* **Directive**: Copy out, word for word, the lines below from the one containing "Is the large tree trunk with" through the one containing "6.88 meters", with both of those lines included.

[Stored data]

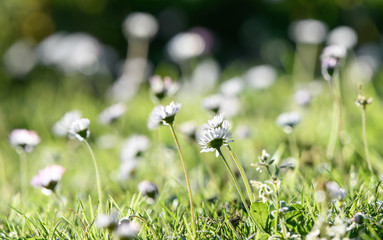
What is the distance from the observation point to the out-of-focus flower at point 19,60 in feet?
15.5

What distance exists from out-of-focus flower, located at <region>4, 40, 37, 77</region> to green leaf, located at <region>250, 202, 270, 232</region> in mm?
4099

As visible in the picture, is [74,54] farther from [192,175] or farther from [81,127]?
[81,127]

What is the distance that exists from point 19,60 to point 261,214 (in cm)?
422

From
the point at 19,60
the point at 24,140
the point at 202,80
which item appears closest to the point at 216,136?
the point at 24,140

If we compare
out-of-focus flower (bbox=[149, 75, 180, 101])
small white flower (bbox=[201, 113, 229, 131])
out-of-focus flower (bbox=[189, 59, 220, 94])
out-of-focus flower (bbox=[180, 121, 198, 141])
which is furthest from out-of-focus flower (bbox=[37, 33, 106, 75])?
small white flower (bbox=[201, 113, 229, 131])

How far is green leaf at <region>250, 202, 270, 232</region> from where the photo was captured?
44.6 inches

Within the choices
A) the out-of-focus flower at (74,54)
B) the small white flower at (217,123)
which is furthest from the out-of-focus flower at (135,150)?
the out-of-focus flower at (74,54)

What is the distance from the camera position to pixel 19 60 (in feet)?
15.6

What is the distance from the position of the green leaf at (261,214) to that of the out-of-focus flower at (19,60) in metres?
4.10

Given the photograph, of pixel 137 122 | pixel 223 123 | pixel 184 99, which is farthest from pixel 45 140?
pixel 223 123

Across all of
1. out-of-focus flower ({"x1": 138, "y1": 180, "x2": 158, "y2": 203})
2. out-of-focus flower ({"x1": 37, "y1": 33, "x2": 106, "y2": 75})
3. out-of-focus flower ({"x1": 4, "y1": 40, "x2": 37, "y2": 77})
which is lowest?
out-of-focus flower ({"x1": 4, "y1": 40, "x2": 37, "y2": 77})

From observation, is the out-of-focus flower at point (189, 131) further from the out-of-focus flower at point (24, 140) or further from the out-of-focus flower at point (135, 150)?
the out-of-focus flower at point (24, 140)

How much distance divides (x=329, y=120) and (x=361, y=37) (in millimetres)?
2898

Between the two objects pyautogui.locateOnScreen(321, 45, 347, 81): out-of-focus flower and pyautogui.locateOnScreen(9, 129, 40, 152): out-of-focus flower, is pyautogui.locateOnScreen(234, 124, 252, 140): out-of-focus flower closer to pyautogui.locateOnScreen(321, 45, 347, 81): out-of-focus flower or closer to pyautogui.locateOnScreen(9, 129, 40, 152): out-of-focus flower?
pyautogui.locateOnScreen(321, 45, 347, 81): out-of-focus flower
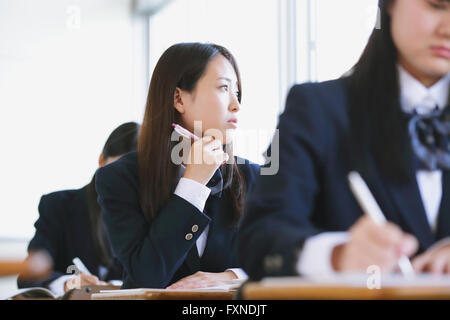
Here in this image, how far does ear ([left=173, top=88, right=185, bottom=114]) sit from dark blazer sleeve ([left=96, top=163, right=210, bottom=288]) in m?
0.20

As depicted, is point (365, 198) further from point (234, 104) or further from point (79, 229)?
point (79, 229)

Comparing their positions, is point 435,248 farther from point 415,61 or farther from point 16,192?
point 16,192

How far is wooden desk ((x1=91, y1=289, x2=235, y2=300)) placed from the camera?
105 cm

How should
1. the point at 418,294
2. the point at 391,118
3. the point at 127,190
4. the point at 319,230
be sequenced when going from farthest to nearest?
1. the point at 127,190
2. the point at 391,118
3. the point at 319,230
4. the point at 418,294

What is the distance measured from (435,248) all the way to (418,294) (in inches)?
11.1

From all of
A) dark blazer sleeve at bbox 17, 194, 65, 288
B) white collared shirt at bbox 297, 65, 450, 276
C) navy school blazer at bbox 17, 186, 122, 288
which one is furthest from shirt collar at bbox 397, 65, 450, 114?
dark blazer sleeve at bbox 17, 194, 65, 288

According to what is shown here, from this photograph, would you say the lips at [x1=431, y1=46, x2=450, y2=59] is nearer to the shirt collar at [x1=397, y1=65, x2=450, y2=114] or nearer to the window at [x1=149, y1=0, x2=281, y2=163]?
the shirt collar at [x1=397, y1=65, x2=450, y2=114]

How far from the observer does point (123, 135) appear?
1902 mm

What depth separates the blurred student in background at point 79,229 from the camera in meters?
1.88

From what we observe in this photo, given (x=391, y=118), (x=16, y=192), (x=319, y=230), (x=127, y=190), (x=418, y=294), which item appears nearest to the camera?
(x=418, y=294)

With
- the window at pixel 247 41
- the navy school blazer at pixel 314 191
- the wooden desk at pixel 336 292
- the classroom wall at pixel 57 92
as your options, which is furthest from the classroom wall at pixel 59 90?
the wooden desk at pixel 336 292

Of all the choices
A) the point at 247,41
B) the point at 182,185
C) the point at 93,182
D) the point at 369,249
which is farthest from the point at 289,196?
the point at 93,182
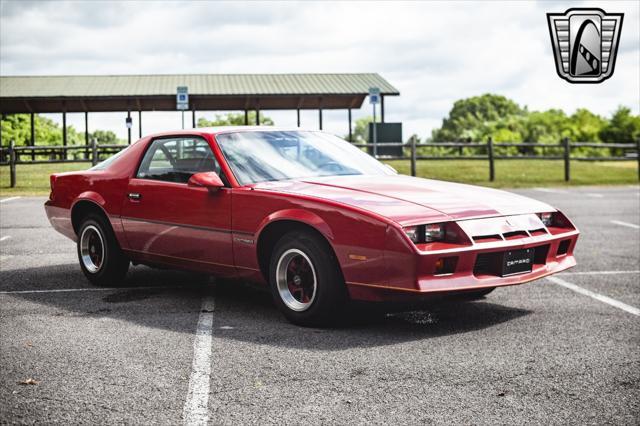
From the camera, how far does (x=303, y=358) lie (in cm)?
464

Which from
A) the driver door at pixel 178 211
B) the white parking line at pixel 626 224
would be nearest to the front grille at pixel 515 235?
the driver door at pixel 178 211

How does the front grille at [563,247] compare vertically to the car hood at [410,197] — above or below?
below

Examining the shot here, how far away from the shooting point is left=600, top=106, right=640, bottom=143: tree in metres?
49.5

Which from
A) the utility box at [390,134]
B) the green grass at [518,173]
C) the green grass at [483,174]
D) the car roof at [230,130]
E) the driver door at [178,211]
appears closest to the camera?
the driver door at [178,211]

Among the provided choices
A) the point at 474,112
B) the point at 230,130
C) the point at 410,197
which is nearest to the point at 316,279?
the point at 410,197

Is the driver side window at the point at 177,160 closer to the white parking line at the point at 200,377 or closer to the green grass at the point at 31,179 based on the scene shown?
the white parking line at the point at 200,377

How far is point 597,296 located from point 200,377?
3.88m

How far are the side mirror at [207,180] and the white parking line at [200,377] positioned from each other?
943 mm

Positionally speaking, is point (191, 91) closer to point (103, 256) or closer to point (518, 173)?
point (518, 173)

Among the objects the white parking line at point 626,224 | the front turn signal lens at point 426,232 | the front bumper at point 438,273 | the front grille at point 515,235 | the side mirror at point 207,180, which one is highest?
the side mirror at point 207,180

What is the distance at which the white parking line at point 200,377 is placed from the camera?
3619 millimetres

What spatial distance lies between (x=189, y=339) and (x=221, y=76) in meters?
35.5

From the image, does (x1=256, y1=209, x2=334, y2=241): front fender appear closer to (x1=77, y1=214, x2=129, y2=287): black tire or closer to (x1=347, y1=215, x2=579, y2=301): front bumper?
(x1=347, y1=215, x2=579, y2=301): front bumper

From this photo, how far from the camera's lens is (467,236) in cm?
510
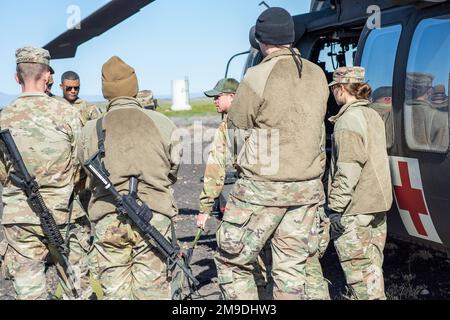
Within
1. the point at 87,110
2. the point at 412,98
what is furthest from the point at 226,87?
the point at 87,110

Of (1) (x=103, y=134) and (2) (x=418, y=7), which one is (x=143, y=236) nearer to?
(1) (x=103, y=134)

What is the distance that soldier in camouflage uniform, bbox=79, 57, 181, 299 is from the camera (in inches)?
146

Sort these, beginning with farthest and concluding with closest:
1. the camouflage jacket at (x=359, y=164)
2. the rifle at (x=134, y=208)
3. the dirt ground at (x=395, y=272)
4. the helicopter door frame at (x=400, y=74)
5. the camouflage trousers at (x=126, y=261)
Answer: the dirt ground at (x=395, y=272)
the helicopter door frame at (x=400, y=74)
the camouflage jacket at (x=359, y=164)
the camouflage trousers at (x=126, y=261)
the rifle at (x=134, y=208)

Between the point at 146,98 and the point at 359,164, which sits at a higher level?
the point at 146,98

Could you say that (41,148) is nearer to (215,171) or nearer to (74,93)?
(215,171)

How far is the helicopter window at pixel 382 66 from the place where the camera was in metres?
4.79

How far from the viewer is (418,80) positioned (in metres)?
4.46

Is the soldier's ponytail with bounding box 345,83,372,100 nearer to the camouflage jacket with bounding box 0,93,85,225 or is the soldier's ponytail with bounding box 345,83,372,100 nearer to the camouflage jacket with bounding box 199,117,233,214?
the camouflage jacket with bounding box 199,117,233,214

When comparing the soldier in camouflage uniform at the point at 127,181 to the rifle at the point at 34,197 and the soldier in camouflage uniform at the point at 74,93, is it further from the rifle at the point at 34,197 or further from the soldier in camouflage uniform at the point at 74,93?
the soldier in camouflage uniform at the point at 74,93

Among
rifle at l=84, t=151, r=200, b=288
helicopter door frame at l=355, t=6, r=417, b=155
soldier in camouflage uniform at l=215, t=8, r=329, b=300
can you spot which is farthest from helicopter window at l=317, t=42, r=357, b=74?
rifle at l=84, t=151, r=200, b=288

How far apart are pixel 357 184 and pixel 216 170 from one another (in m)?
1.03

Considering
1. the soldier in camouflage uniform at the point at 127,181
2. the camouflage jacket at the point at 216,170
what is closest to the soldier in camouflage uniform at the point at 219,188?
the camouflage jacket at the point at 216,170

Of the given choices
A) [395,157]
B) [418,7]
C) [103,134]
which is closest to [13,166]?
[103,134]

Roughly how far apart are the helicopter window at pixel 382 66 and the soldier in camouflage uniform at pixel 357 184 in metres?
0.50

...

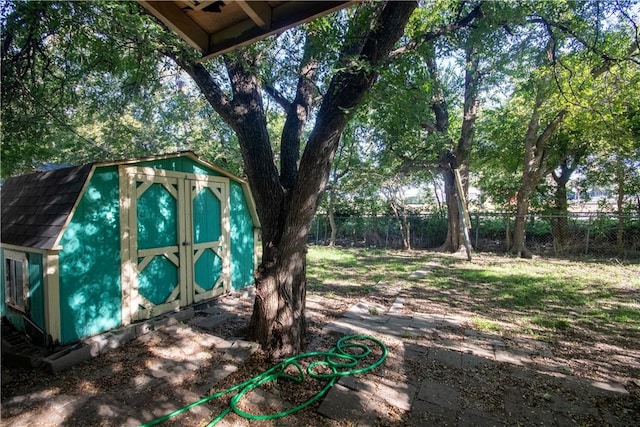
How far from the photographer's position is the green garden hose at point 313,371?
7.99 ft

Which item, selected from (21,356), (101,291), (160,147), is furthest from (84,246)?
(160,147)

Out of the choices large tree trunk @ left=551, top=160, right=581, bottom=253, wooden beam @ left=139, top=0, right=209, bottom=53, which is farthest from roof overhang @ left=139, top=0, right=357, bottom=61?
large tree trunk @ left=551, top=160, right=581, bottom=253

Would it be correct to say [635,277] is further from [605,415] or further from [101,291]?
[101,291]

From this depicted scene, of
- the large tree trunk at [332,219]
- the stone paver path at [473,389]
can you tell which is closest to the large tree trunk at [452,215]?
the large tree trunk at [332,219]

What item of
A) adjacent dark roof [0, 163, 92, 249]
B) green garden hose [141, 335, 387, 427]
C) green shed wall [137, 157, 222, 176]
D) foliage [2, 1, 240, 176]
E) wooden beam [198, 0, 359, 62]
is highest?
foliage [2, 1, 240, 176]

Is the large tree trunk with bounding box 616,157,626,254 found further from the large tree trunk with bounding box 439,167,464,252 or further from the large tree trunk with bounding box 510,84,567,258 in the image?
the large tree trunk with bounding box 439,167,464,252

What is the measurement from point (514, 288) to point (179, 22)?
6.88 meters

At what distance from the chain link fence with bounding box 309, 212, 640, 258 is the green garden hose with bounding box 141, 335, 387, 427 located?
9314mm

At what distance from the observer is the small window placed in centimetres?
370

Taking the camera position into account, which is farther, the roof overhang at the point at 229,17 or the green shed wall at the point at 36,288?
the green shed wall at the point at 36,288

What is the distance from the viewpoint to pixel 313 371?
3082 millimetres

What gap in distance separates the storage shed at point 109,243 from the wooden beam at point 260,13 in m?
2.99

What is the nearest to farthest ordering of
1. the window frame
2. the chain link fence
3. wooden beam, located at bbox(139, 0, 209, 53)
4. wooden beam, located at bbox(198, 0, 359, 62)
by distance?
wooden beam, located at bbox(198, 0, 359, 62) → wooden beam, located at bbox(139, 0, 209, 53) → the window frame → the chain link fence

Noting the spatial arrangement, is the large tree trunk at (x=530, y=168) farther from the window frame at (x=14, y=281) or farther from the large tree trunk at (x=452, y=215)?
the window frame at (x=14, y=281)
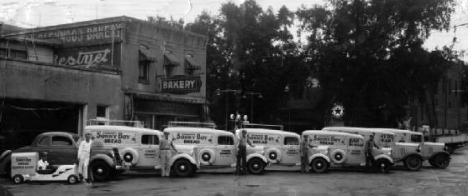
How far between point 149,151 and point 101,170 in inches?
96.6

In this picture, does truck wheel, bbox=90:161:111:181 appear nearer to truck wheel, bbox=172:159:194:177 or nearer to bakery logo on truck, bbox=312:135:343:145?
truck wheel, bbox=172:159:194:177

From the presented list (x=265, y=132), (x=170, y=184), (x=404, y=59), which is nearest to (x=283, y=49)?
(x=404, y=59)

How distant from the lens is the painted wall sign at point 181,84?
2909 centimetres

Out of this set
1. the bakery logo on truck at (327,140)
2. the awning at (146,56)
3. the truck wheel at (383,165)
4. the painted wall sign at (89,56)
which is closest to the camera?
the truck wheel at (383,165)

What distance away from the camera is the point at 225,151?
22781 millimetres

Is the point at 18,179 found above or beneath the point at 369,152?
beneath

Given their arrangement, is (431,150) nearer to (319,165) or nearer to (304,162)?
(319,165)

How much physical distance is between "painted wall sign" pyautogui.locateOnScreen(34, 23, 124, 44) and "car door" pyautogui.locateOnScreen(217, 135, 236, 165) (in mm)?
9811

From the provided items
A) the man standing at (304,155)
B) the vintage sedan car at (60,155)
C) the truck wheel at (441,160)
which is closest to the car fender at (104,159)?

* **Correct response**:
Is the large tree trunk with bounding box 616,157,626,254 found further from the large tree trunk with bounding box 439,167,464,252 or further from the large tree trunk with bounding box 510,84,567,258 in the image?
the large tree trunk with bounding box 439,167,464,252

What is the measurement from point (514, 288) to point (179, 22)?
6.88 meters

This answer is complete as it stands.